Aqueles dias em que o inverno já não é bem inverno, os dias aquecem, a noite chega mais tarde, esses dias, sempre foram de alegria para toda a gente à minha volta. Ainda era janeiro e já ouvia falar deles, já ouvia aqueles suspiros de desejo, de ânsia por esses tempos que pareciam ainda demorar a chegar.
Mas era quando chegavam que o mundo parecia ficar encantado, e que eu mergulhava num misto de resignação e tristeza. Durante os meus primeiros 40 anos de vida, a primavera sempre foi um sinal de uma única coisa: alergias. E as alergias acabavam mesmo por condicionar tudo à minha volta, porque me impediam, de facto, de fazer uma vida normal. Se isto já é complicado para qualquer pessoa, é mais ainda para alguém que, como eu, nunca está doente, que parece que nenhuma bicheza consegue penetrar. Só mesmo os pólens é que davam cabo de mim.
Desde que me lembro de existir que pratico desporto de forma regular. Em miúdo, 8/9 anos, lembro‐me de sair de casa com a bola debaixo do braço, com chuva ou 40 graus, e passar o dia inteiro a jogar à bola, a andar de bicicleta, a correr por todo o lado. Aos 11 anos passei a jogar andebol como atleta federado e assim foi até aos meus 19 anos. Pelo meio, comecei a desafiar‐me e a participar em corridas mais longas, primeiro de 10 km, depois meias‐maratonas.
Uma vez mais, sempre fui um atleta de inverno. Nos meses frios e de chuva, sempre corri muito mais do que nos meses quentes, o que para toda a gente há minha volta era sempre um mistério. Como é que eu conseguia saltar da cama às seis da manhã em dezembro, com 2 graus, a chover, e ir correr, e depois quando chegávamos a maio ou junho, com dias mais quentes, e em que apetece mesmo ir para a rua fazer exercício eu não o fazia. A razão era só uma: as alergias.
Há quatro anos, estava de férias no Algarve e aproveitei o descanso para continuar a preparar a Maratona de Lisboa, que iria correr em setembro. Uma manhã, antes de a família acordar, fui fazer o meu treino. Era um dia de distância curta e intensa, por isso planeei fazer perto de 8 km. Tracei o meu percurso, que consistia em ir por uma zona descampada. Saí de casa, corri mais ou menos três quilómetros e não aguentei mais. Não conseguia respirar, as lágrimas escorriam‐me pela cara, a cada vez que inspirava parecia que tinha um apito na garganta, tal era a pieira. Voltei para trás a andar, aflito, mas a tentar recuperar a respiração. Nessas férias, não voltei a correr.

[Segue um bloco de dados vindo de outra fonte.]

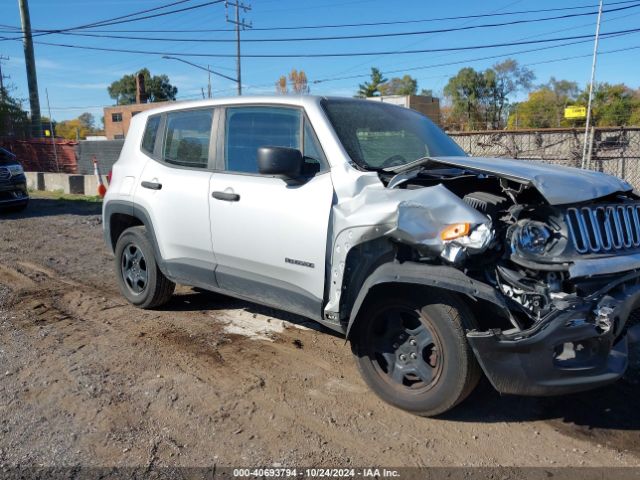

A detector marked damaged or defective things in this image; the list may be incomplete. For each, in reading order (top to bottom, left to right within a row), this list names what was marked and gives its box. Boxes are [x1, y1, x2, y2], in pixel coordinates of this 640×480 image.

Toda a minha vida sofri com as alergias de primavera. Há alguns anos, cheguei a usar um exemplo que reflete isto: o polén é a minha kriptonite, a única substância capaz de atirar o Super‐Homem ao chão. Porque é isso que sinto que sou, unicamente porque nunca estou doente. Passo anos sem uma constipação, uma gripe, nada. Em mais de 20 anos de carreira, estive uma vez doente. Mas depois chegam os poléns e pimbas! Vou‐me abaixo.
Este é um problema geracional. O meu pai sofre do mesmo, a minha irmã mais velha também. Um dos meus irmãos a mesma coisa. Para quem não passa por isto pode achar que é uma coisa menor, um problema sem importância, mas só mesmo quem sofre percebe o quão limitativo isto é na vida de uma pessoa, sobretudo numa altura em que superamos o inverno e o que mais queremos é ar livre, esplanadas e aproveitar o sol. Esse medo da Primavera, dos dias quentes, do campo, da natureza, é uma tristeza, até porque não vivemos sozinhos, e as pessoas à nossa volta que não sofrem com as alergias só querem é isso, passear, rua, ar livre. E nós vamos, em sofrimento, mas vamos. Carregados de lenços, de anti‐histamínicos, é a história da nossa vida.
Percebi há três anos que aliando a medicação a uma alimentação natural, livre de produtos lácteos, é possível melhorar em muito a qualidade de vida. Passei a seguir uma dieta vegana, sem alimentos de origem animal, e a minha vida deu um salto qualitativo brutal. As alergias passaram de intensas a pontuais, e com uma intensidade muito mais baixa. Voltei a conseguir fazer desporto no verão, a sair ao fim da tarde sem problemas, a passar férias em destinos de campo, sem ter de condicionar a minha vida às alergias. Hoje, em vez de ter de andar com três embalagens de anti‐histamínicos, basta‐me uma caixa para usar em situações mais pontuais e emergências, sobretudo quando há níveis muito elevados de pólen no ar.